Italian PM Meloni to stand in EU Parliament elections

Italian Prime Minister Giorgia Meloni said on Sunday she would stand in upcoming European Parliament elections, a move apparently calculated to boost her far-right party, although she would be forced to resign immediately.

Italian PM Meloni to stand in EU Parliament elections

Meloni’s Brothers of Italy party, which has neo-Fascist roots, came top in Italy’s 2022 general election with 26 percent of the vote.

It is polling at similar levels ahead of the European elections on from June 6-9.

With Meloni heading the list of candidates, Brothers of Italy could exploit its national popularity at the EU level, even though EU rules require that any winner already holding a ministerial position must immediately resign from the EU assembly.

“We want to do in Europe exactly what we did in Italy on September 25, 2022 — creating a majority that brings together the forces of the right to finally send the left into opposition, even in Europe!” Meloni told a party event in the Adriatic city of Pescara.

In a fiery, sweeping speech touching briefly on issues from surrogacy and Ramadan to artificial meat, Meloni extolled her coalition government’s one-and-a-half years in power and what she said were its efforts to combat illegal immigration, protect families and defend Christian values.

After speaking for over an hour in the combative tone reminiscent of her election campaigns, Meloni said she had decided to run for a seat in the European Parliament.

READ ALSO: How much control does Giorgia Meloni’s government have over Italian media?

“I’m doing it because I want to ask Italians if they are satisfied with the work we are doing in Italy and that we’re doing in Europe,” she said, suggesting that only she could unite Europe’s conservatives.

“I’m doing it because in addition to being president of Brothers of Italy I’m also the leader of the European conservatives who want to have a decisive role in changing the course of European politics,” she added.

In her rise to power, Meloni, as head of Brothers of Italy, often railed against the European Union, “LGBT lobbies” and what she has called the politically correct rhetoric of the left, appealing to many voters with her straight talk.

“I am Giorgia, I am a woman, I am a mother, I am Italian, I am a Christian” she famously declared at a 2019 rally.

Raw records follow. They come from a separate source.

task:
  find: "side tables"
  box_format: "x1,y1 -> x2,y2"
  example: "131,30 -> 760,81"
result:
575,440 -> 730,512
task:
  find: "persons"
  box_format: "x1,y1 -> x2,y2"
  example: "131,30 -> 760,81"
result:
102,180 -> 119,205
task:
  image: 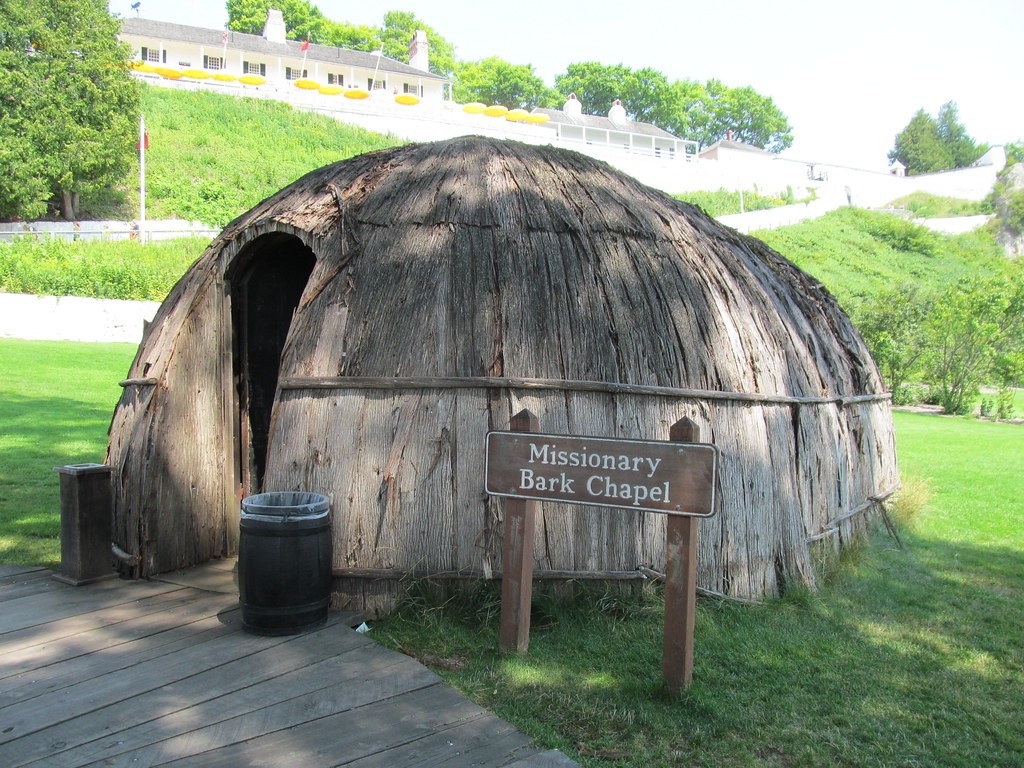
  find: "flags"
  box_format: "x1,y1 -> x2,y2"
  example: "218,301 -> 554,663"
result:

She used a similar tone Sunday, instructing voters to simply write “Giorgia” on their ballots.

“I have always been, I am, and will always be proud of being an ordinary person,” she shouted.

EU rules require that “newly elected MEP credentials undergo verification to ascertain that they do not hold an office that is incompatible with being a Member of the European Parliament,” including being a government minister.

READ ALSO: Why is Italy’s government being accused of helping tax dodgers?

The strategy has been used before, most recently in Italy in 2019 by Meloni’s deputy prime minister, Matteo Salvini, who leads the far-right Lega party.

The EU Parliament elections do not provide for alliances within Italy’s parties, meaning that Brothers of Italy will be in direct competition with its coalition partners Lega and Forza Italia, founded by Silvio Berlusconi.

The Lega and Forza Italia are polling at about seven percent and eight percent, respectively.